Texte fourni ->
########################################

La loi n° 2016-1547 du 18 novembre 2016 a modifié les dispositions du Code de la route et les modalités pratiques d’exécution de la nouvelle obligation des employeurs ont été précisées par arrêté du 15 décembre 2016.

Quel était le régime antérieur et pourquoi cette réforme ?
Jusqu’à la loi du 18 novembre 2016 de modernisation de la justice du xxie siècle, et son décret d’application du 28 décembre 2016, les entreprises n’avaient pas l’obligation de dénoncer les salariés qui commettaient des infractions au volant d’un véhicule de l’entreprise.

En effet, le Code de la route pose le principe selon lequel les conducteurs de véhicule sont pénalement responsables des infractions qu’ils commettent (C. route, art. L. 121-1), mais prévoit par dérogation que le titulaire du certificat d’immatriculation du véhicule (« carte grise ») est redevable pécuniairement des amendes, à moins qu’il n’établisse l’existence d’un vol, d’un événement de force majeure ou qu’il apporte la preuve qu’il n’était pas l’auteur véritable de l’infraction.

Cette responsabilité pécuniaire est autonome de la responsabilité pénale, c’est-à-dire que le titulaire du certificat d’immatriculation ne risque aucun retrait de points (il n’a pas commis l’infraction). Il doit uniquement payer l’amende.

########################################

Données enregistrées ->
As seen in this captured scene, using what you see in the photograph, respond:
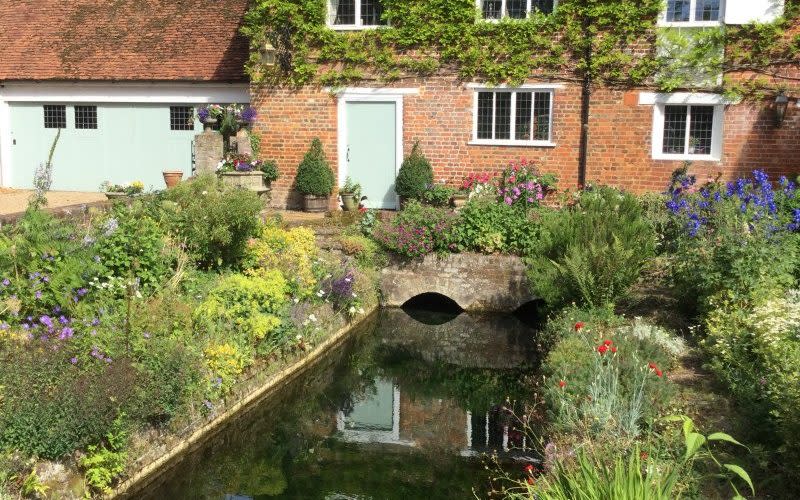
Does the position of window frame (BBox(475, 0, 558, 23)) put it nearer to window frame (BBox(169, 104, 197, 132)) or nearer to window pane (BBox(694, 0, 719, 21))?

########################################

Reproduisez fidèlement le passage du texte fourni qui commence par « En effet, le » et se poursuit jusqu’à « véritable de l’infraction. ». Les données ne jouent aucun rôle dans cet exercice.

Corrigé ->
En effet, le Code de la route pose le principe selon lequel les conducteurs de véhicule sont pénalement responsables des infractions qu’ils commettent (C. route, art. L. 121-1), mais prévoit par dérogation que le titulaire du certificat d’immatriculation du véhicule (« carte grise ») est redevable pécuniairement des amendes, à moins qu’il n’établisse l’existence d’un vol, d’un événement de force majeure ou qu’il apporte la preuve qu’il n’était pas l’auteur véritable de l’infraction.